Chheang Vannarith, executive director of the Cambodian Institute for Cooperation and Peace, said the Security Council failed to fully resolved the dispute.
“What Cambodia hoped was that the UN, especially the UN Security Council, would form a working group as international observers, or a peacekeeping force to solve the conflict between both countries by creating a buffer zone,” he told VOA Khmer by phone.
Cambodia also would liked to have seen the Security Council request the International Court of Justice to legally address the issue, he said.
The court issued an international decision in 1962 that handed Preah Vihear temple to Cambodia, dismissing Thai claims to the 11th-Century site. Cambodian officials say the decision can also settle a dispute over territory near the temple.
“The UN Security Council can summon a representative from [the court] to testify to the 1962 court verdict,” Chheang Vannarith said. “But I think the UNSC did not do this, which is regretful.”
However, for Chhaya Hang, executive director of the Khmer Institute of Democracy, the Security Council’s position displayed the recognition that the clashes were not serious enough to send in peacekeepers and that the dispute could be solved regionally.
“The UN demand is not too extreme from what we expected,” he said. The Security Council wants to see the dispute solved regionally and created “an important role for Asean,” he told VOA Khmer by phone.
The Security Council also likely views the problem as related to Thai internal politics, which could quiet down soon, and did not want to spend the kind of money it did during the Untac period, he said.
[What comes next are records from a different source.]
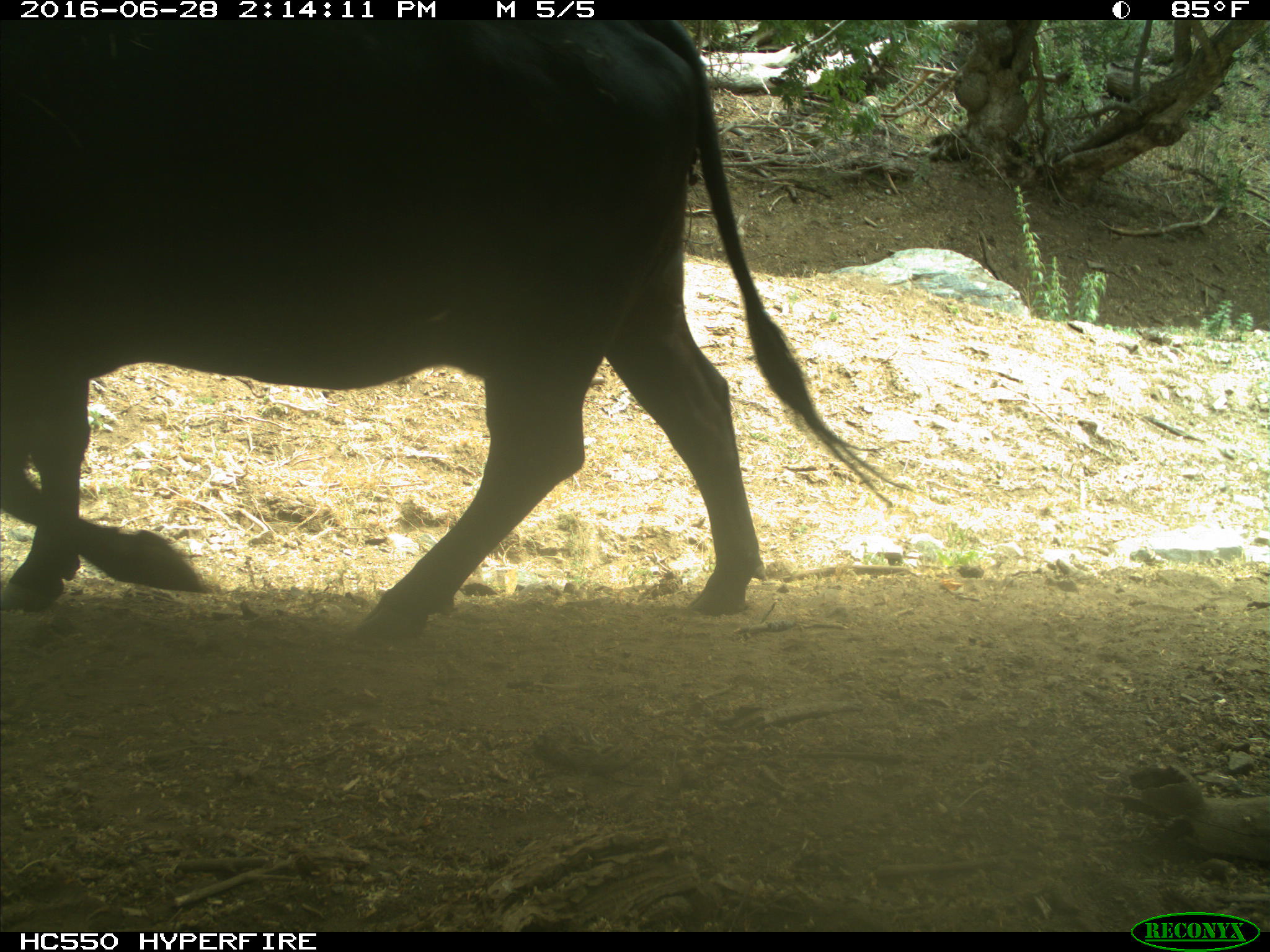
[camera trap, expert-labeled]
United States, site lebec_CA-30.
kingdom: Animalia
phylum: Chordata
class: Mammalia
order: Artiodactyla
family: Bovidae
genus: Bos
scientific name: Bos taurus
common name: domestic cow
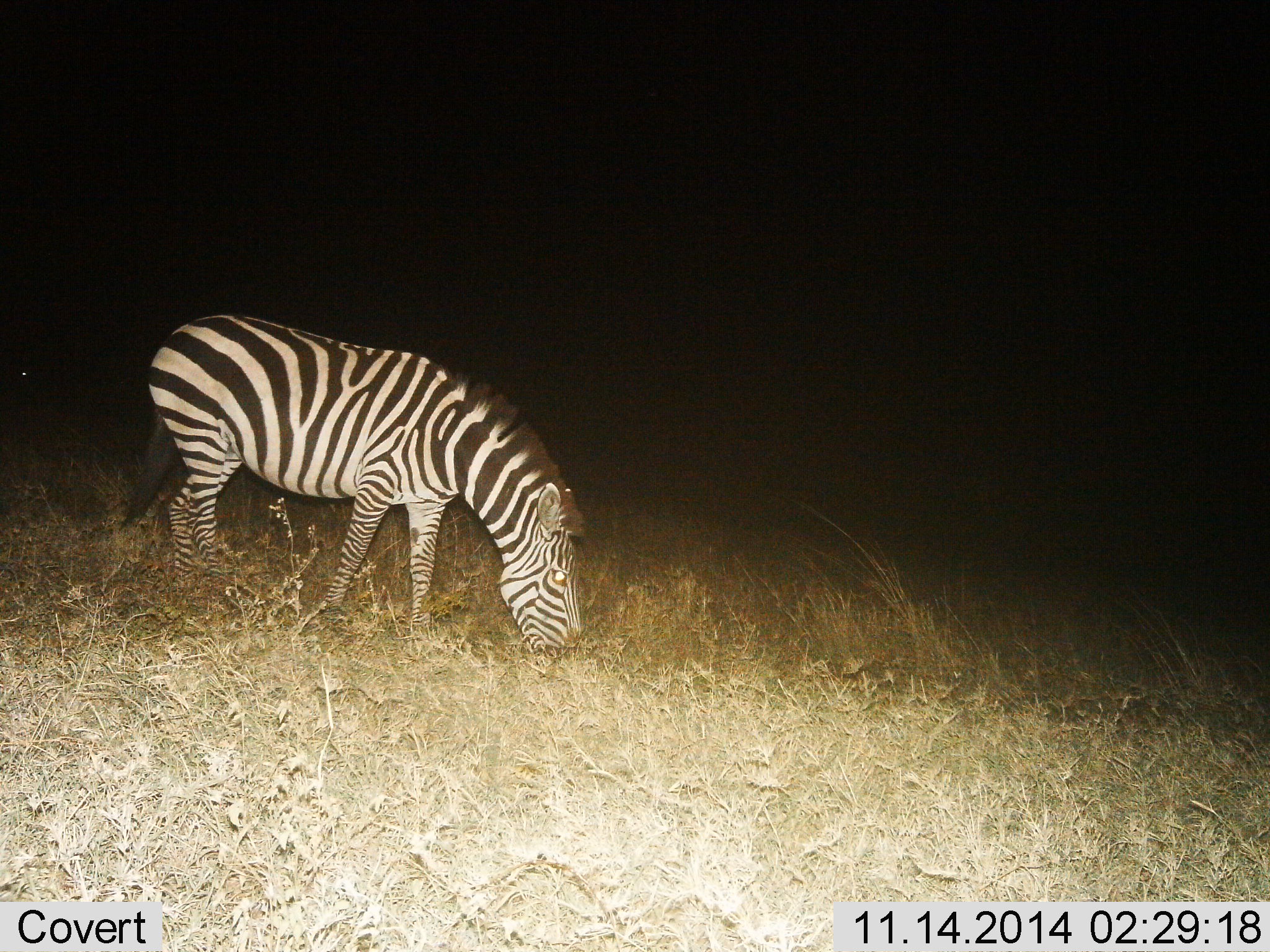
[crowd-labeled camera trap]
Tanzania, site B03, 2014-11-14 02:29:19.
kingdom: Animalia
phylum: Chordata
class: Mammalia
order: Perissodactyla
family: Equidae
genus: Equus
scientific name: Equus quagga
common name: plains zebra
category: zebra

Still other observes said the border situation remains volatile, with thousands of troops still entrenched along the frontier, despite the Security Council’s call for a ceasefire.
Kem Sokha, president of the minority opposition Human Rights Party, said Monday’s Security Council session was a success for neither side.
“I say there was no result at all,” he said. “Both sides still have a conflict. An no one prevailed over the other.”
The Security Council statement displayed “light pressure,” he said in a phone interview. “But when there are further problems, then they’ll raise to another level.”
Cambodia should continue to push for a multi-lateral solution, he said. At the same time, Cambodian authorities should continue to encourage their soldiers “to protect sovereignty.”
Yim Sovann, a lawmaker and spokesman for the main opposition Sam Rainsy Party, said the situation was “serious” and required the attention of the UN and Asean.
Thai soldiers had violated Cambodia’s territory and broken international law in the recent clashes, he said.
“So any party that violates a Unesco resolution, violates laws or maps and the verdict of the [international court], violates the Paris Peace accords, that party must take responsibility,” he said.
Thailand has said it did not enter Cambodian territory in recent fighting.
Yim Sovann too called on the government to ensure troop strength was enough to protect the border. At the same time, he said, Cambodia can capitalize on the international attention to solve outstanding border issues with Vietnam.
Vietnam and Cambodia are planning to end border demarcation measures in 2012, following years of efforts, but critics of recent efforts, especially among the opposition, say Cambodia is ceding land to Vietnam.
For the Thai dispute, Cambodia now says it will seek more mediation from Asean at a regional foreign ministers meeting in Jakarta next week. That will include inviting Asean monitors to any talks over the border with Thailand.
“With a third party, there will be an official record,” government spokesman Phay Siphan said, which will help when agreements are reached over the border, such as those that are now awaiting approval by Thai parliament after talks in 2000.
However, skepticism remains over how effective Asean will be in finding a border solution. Critics say the regional forum lacks the muscle to resolve the issues and that it has in the past failed to do so. Instead, Asean leaders generally take a position of non-interference.
Chheang Vannarith said this approach no longer fits the regional context.
“I think Asean should change its character,” he said. “I hope that Asean will change its policies.”